Neva (magazine) explained

Neva
Editor:Natalia Grantseva (since 2007)
Previous Editor:Oleksandr Chernenko (1955-1957), Sergey Voronin (1957-1964), Alexander Popov (1964-1978), Dmitry Khrenkov (1979-1984), Boris Nikolsky (1985-2006)
Frequency:Once per month
Circulation Year:1994
Total Circulation:26,640
Company:Coffee Hall
Founder:JSC
Founded:1955
Country:Russia
Based:St. Petersburg
Language:Russian
Website:nevajournal.ru
Issn:0130-741X

Neva is a Russian monthly literary magazine, founded in the Soviet era.

History

The magazine was first published in St. Petersburg in April 1955. It was founded on the basis of yield up to being the "Leningrad almanac" as the official organ of the Leningrad writers' organizations.

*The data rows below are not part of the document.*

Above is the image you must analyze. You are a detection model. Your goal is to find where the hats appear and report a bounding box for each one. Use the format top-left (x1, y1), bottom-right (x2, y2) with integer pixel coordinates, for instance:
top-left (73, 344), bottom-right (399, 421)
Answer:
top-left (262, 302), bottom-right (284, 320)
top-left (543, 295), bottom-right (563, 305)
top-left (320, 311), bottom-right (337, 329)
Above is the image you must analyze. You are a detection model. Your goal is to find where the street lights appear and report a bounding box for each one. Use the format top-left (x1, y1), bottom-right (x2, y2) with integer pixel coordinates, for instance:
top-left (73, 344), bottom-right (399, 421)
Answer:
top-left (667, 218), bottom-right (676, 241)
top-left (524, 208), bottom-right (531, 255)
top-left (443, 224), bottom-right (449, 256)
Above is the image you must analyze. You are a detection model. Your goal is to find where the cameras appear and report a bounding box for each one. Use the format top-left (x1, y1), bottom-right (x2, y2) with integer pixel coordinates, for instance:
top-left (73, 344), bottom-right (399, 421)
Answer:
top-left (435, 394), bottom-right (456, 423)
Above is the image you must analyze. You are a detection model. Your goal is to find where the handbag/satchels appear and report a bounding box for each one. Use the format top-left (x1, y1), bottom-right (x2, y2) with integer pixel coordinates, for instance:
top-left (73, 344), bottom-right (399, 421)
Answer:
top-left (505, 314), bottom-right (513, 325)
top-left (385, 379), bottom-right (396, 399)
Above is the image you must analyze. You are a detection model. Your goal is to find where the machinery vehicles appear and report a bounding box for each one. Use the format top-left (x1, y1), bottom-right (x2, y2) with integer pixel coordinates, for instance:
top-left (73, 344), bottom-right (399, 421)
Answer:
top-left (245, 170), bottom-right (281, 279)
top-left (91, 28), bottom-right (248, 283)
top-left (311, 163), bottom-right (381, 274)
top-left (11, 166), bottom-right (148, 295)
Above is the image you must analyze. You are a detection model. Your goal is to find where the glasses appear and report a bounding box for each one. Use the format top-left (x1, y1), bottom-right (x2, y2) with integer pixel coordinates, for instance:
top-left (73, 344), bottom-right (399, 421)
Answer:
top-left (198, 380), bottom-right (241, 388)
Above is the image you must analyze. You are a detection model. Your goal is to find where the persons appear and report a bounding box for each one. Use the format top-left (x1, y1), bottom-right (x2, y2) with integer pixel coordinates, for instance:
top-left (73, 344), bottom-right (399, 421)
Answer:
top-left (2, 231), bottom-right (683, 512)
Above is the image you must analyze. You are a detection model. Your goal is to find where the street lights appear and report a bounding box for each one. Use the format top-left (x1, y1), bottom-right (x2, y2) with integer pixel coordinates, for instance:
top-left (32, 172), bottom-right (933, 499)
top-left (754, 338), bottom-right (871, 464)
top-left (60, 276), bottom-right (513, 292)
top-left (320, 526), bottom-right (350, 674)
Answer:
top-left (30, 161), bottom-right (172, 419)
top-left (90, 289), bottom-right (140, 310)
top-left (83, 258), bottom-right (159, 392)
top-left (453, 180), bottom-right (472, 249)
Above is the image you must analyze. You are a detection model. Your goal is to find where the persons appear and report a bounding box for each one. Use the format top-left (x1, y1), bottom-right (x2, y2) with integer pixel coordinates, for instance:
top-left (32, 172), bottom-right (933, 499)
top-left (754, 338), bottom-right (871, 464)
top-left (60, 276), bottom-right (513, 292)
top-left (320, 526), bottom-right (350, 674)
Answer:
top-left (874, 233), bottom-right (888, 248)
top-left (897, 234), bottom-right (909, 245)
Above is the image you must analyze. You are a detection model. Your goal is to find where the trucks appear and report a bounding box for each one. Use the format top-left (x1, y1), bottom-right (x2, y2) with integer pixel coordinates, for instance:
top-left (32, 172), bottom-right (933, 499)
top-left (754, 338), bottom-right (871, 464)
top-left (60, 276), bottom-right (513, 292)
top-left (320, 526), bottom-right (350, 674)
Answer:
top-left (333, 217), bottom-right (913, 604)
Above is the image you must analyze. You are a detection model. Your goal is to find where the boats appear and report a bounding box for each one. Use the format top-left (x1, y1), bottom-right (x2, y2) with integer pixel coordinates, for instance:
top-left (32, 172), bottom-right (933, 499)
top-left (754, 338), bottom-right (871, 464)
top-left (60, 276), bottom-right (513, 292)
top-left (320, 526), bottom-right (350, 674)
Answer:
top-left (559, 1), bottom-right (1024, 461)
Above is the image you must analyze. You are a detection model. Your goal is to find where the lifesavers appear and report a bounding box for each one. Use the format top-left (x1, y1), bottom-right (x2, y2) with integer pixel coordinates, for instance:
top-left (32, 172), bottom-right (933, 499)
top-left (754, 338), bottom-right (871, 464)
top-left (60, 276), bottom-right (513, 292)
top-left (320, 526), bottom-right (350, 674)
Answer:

In Soviet times, the magazine published works by Mikhail Zoshchenko, Mikhail Sholokhov, Veniamin Kaverin, Lydia Chukovskaya, Lev Gumilyov, Dmitry Likhachov, Aleksandr Solzhenitsyn, Daniil Granin, Fyodor Abramov, Viktor Konetskiy, Arkady and Boris Strugatsky, Vladimir Dudintsev, Vasil Bykaŭ, and others.

In addition to prose, poetry, journalism,[1] and literary criticism, the magazine also printed translations from the literature of the socialist countries, as well as (since 1981) under the heading "Seventh Notebook" - a group of short essays on the history of St. Petersburg and the surrounding areas.

Until 1989, the cover of the magazine featured views of St. Petersburg – drawings and photographs. Since 1989, these have published on the first inside page.

Circulation [2]

Authors

In the 2000s, their journalists include Eugene Alekhin, Gorbovsky Gleb, Alexander Karasyov, Alexander Kushner, Nikolay Blagodatov, Vladimir Lorchenkov, Sergei Pereslegin, Yuri Polyakov, Yevgeni Anatolyevich Popov, Galina Talanov, Igor Nikolayevich, Vladislav Kurash and others.[3]

Notes and References

  1. http://magazines.russ.ru/neva/2012/6/b12.html Neva
  2. magazine "Friendship of Peoples", 1989, № 2, p. 267
  3. Web site: Нева — Журнальный зал.